Tia Fuller put all that to rest once again Friday night in Schenectady — as she also did this summer at the Saratoga Jazz Fest — at the second show of the season for “A Place for Jazz,” held at the First Unitarian Society.
Fuller and her quartet play high-minded, complex and physically aggressive jazz. You think you grasp the song, then they get away from you, leaving you empty handed. They returned to the melody for a quick moment, offering a “you are here” moment, then they zipped away again in cloud of dust.
She is the granddaughter of Capital Region bassist Bill Fuller, to whom she dedicated the show. “Play from the heart, and play something people know,” he once told her. She definitely did the former, her eyes shut while she played, blowing at times with all her might and fingering the horn keys as fast as she could.
Her sister Shamie Royston played piano, and Shamie’s husband Rudy Royston played the drums. This family combo must make for interesting travel on the road. She pointed out some cousins, aunts and uncles in the seats. At intermission Fuller hung out in the crowd talking to everyone like a family reunion.
While Fuller seemed to pull excitement from a hat whenever she wanted with her horn, my favorite parts were when the trio played without her, led by pianist Royston and bassist Mimi Jones. Easier to follow as a trio, they swooped around the dome less like three separate tracks, and more like a 3-D motion of sound that came your way in rhythmic but unsteady waves.
She played originals like “Clear Minds,” and “Decisive Steps,” the title track from her latest, as well as classics like “Body and Soul.”
She opened the second set with Charlie Parker’s boppy “Billie’s Bounce,” the first mid-tempo swing tune of the night, which they delivered nicely. Interestingly, Royston stayed off the piano during Fuller’s solo, giving the three others more room to frolic.
When Royston took her piano solo, she began with sparse phrasing for a few rounds before falling in to her own style of sweeping, melodic chords and ideas spanning full verses. As you can guess, drummer Royston reacted biggest and best to his wife’s solos through the night.

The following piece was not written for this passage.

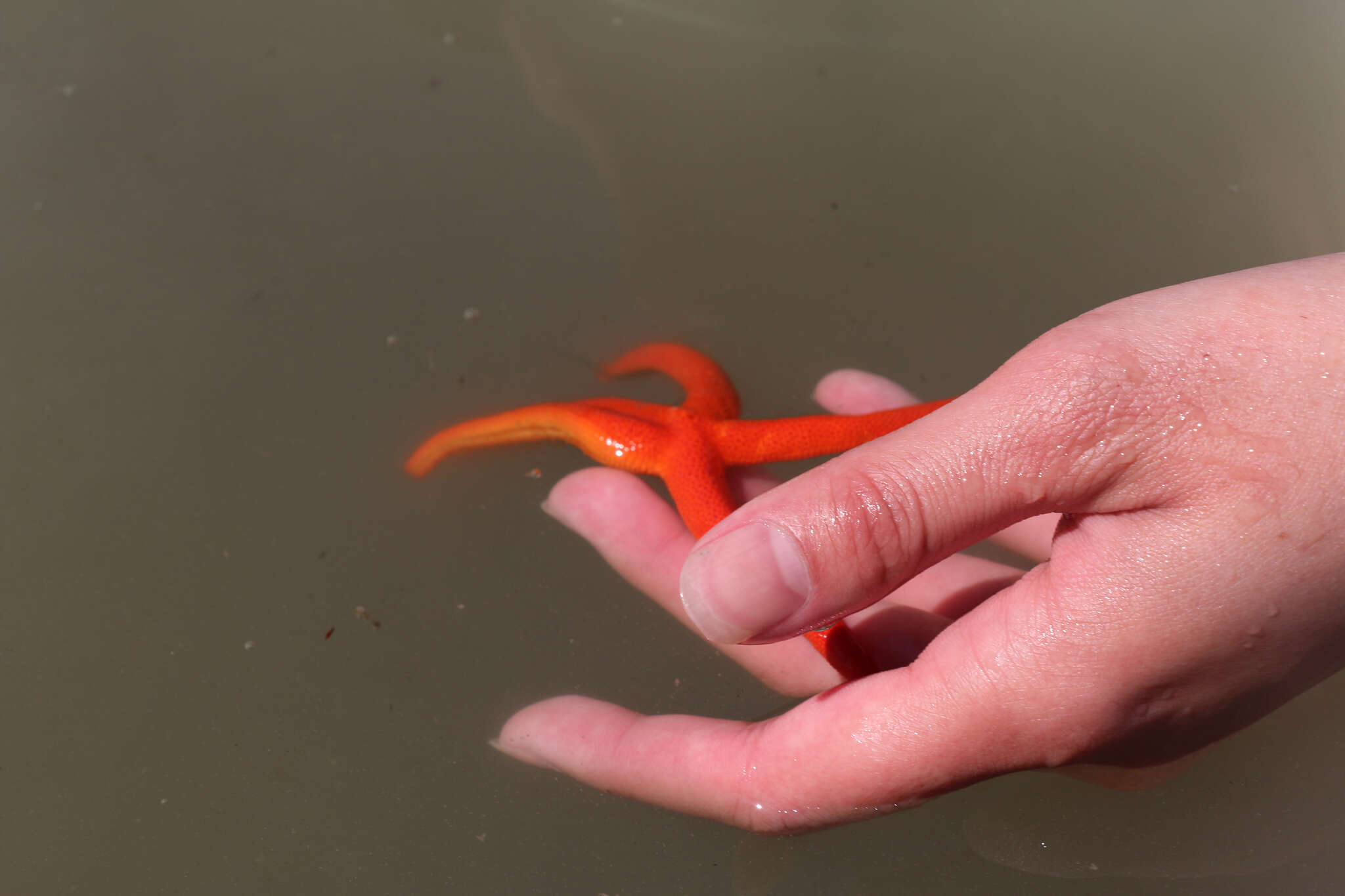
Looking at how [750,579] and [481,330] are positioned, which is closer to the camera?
[750,579]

Drummer Royston took several lengthy solos. He’s a smooth and frantic drummer, filling time with more time. He is a busy player and little happens without him on the case.

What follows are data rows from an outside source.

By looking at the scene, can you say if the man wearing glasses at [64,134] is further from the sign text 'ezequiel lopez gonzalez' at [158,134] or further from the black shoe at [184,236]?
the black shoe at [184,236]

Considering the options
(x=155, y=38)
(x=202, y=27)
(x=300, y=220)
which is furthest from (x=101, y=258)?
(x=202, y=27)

“He’s got the hardest job,” Fuller said of Royston midway through the show. “He has to travel with three women.”
She asked us politely at the beginning of the show to “sit back and let us take you on this journey.” Some of us rode with her most, if not all, the way, and some of us wanted to soar on her modern adventures but lacked the ear and training.
She holds her audience to a high standard — ironic, given her Beyonce association — but I’d bet most in the room will take up the challenge again when she returns to the region.